* [AIM OF THE TASK]
Your response should consist of the full data, set down exactly.

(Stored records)

#####

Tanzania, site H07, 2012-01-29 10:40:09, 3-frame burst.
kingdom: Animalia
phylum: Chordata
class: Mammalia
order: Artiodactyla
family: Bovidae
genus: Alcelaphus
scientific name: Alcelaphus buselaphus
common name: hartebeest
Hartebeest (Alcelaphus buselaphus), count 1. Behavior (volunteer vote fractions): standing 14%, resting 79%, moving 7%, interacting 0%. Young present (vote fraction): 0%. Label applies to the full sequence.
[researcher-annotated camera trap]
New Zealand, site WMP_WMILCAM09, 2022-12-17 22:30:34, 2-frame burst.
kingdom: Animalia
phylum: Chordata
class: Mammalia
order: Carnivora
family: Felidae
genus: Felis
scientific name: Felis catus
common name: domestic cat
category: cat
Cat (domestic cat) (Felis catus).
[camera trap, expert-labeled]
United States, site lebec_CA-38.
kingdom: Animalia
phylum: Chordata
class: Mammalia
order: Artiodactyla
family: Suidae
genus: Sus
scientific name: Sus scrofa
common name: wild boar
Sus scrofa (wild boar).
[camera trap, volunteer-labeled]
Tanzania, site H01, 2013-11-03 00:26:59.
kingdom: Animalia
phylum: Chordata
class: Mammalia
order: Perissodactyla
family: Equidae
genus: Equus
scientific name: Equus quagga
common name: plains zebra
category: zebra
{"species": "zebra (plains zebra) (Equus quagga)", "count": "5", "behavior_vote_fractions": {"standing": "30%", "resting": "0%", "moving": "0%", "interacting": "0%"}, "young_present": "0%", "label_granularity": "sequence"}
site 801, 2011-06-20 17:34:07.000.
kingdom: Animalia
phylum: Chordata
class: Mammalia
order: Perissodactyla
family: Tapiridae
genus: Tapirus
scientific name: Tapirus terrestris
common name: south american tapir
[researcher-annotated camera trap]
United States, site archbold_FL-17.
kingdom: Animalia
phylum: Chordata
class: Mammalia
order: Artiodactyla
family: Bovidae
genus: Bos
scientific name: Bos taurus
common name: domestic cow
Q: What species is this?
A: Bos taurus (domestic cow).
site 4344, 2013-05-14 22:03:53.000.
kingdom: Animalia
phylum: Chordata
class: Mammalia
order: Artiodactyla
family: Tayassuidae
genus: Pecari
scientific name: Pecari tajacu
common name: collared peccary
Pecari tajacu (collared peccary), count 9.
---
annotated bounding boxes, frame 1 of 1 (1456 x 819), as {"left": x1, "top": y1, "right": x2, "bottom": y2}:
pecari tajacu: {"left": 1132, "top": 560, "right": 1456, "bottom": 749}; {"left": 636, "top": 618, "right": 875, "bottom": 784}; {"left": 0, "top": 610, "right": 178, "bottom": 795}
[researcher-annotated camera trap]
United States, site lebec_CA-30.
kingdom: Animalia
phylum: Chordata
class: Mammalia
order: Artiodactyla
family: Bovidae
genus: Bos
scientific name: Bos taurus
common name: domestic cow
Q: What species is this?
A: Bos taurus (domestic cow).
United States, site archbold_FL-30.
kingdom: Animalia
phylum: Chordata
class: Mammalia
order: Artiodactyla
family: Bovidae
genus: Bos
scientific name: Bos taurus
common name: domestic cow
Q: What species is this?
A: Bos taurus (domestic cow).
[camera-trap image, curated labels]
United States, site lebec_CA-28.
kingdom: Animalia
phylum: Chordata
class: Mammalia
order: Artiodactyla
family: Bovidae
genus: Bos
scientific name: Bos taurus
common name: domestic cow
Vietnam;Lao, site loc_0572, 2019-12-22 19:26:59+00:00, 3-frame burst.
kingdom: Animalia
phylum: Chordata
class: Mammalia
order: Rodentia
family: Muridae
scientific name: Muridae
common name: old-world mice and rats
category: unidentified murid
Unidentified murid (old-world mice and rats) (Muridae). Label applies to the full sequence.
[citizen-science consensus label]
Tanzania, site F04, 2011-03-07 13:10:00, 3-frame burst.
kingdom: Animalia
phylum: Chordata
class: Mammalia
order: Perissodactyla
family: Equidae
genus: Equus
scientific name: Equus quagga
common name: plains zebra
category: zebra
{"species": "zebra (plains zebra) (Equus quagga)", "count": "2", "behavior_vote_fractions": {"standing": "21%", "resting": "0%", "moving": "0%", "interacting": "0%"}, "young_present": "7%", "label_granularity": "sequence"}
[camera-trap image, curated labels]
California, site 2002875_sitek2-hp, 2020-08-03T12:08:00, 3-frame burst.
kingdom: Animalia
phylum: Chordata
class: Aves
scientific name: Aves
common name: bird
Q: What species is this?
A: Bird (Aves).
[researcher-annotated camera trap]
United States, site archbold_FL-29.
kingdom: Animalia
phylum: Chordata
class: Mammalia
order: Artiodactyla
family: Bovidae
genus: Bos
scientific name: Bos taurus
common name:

#####

* [ANSWER BOX]
Tanzania, site H07, 2012-01-29 10:40:09, 3-frame burst.
kingdom: Animalia
phylum: Chordata
class: Mammalia
order: Artiodactyla
family: Bovidae
genus: Alcelaphus
scientific name: Alcelaphus buselaphus
common name: hartebeest
Hartebeest (Alcelaphus buselaphus), count 1. Behavior (volunteer vote fractions): standing 14%, resting 79%, moving 7%, interacting 0%. Young present (vote fraction): 0%. Label applies to the full sequence.
[researcher-annotated camera trap]
New Zealand, site WMP_WMILCAM09, 2022-12-17 22:30:34, 2-frame burst.
kingdom: Animalia
phylum: Chordata
class: Mammalia
order: Carnivora
family: Felidae
genus: Felis
scientific name: Felis catus
common name: domestic cat
category: cat
Cat (domestic cat) (Felis catus).
[camera trap, expert-labeled]
United States, site lebec_CA-38.
kingdom: Animalia
phylum: Chordata
class: Mammalia
order: Artiodactyla
family: Suidae
genus: Sus
scientific name: Sus scrofa
common name: wild boar
Sus scrofa (wild boar).
[camera trap, volunteer-labeled]
Tanzania, site H01, 2013-11-03 00:26:59.
kingdom: Animalia
phylum: Chordata
class: Mammalia
order: Perissodactyla
family: Equidae
genus: Equus
scientific name: Equus quagga
common name: plains zebra
category: zebra
{"species": "zebra (plains zebra) (Equus quagga)", "count": "5", "behavior_vote_fractions": {"standing": "30%", "resting": "0%", "moving": "0%", "interacting": "0%"}, "young_present": "0%", "label_granularity": "sequence"}
site 801, 2011-06-20 17:34:07.000.
kingdom: Animalia
phylum: Chordata
class: Mammalia
order: Perissodactyla
family: Tapiridae
genus: Tapirus
scientific name: Tapirus terrestris
common name: south american tapir
[researcher-annotated camera trap]
United States, site archbold_FL-17.
kingdom: Animalia
phylum: Chordata
class: Mammalia
order: Artiodactyla
family: Bovidae
genus: Bos
scientific name: Bos taurus
common name: domestic cow
Q: What species is this?
A: Bos taurus (domestic cow).
site 4344, 2013-05-14 22:03:53.000.
kingdom: Animalia
phylum: Chordata
class: Mammalia
order: Artiodactyla
family: Tayassuidae
genus: Pecari
scientific name: Pecari tajacu
common name: collared peccary
Pecari tajacu (collared peccary), count 9.
---
annotated bounding boxes, frame 1 of 1 (1456 x 819), as {"left": x1, "top": y1, "right": x2, "bottom": y2}:
pecari tajacu: {"left": 1132, "top": 560, "right": 1456, "bottom": 749}; {"left": 636, "top": 618, "right": 875, "bottom": 784}; {"left": 0, "top": 610, "right": 178, "bottom": 795}
[researcher-annotated camera trap]
United States, site lebec_CA-30.
kingdom: Animalia
phylum: Chordata
class: Mammalia
order: Artiodactyla
family: Bovidae
genus: Bos
scientific name: Bos taurus
common name: domestic cow
Q: What species is this?
A: Bos taurus (domestic cow).
United States, site archbold_FL-30.
kingdom: Animalia
phylum: Chordata
class: Mammalia
order: Artiodactyla
family: Bovidae
genus: Bos
scientific name: Bos taurus
common name: domestic cow
Q: What species is this?
A: Bos taurus (domestic cow).
[camera-trap image, curated labels]
United States, site lebec_CA-28.
kingdom: Animalia
phylum: Chordata
class: Mammalia
order: Artiodactyla
family: Bovidae
genus: Bos
scientific name: Bos taurus
common name: domestic cow
Vietnam;Lao, site loc_0572, 2019-12-22 19:26:59+00:00, 3-frame burst.
kingdom: Animalia
phylum: Chordata
class: Mammalia
order: Rodentia
family: Muridae
scientific name: Muridae
common name: old-world mice and rats
category: unidentified murid
Unidentified murid (old-world mice and rats) (Muridae). Label applies to the full sequence.
[citizen-science consensus label]
Tanzania, site F04, 2011-03-07 13:10:00, 3-frame burst.
kingdom: Animalia
phylum: Chordata
class: Mammalia
order: Perissodactyla
family: Equidae
genus: Equus
scientific name: Equus quagga
common name: plains zebra
category: zebra
{"species": "zebra (plains zebra) (Equus quagga)", "count": "2", "behavior_vote_fractions": {"standing": "21%", "resting": "0%", "moving": "0%", "interacting": "0%"}, "young_present": "7%", "label_granularity": "sequence"}
[camera-trap image, curated labels]
California, site 2002875_sitek2-hp, 2020-08-03T12:08:00, 3-frame burst.
kingdom: Animalia
phylum: Chordata
class: Aves
scientific name: Aves
common name: bird
Q: What species is this?
A: Bird (Aves).
[researcher-annotated camera trap]
United States, site archbold_FL-29.
kingdom: Animalia
phylum: Chordata
class: Mammalia
order: Artiodactyla
family: Bovidae
genus: Bos
scientific name: Bos taurus
common name:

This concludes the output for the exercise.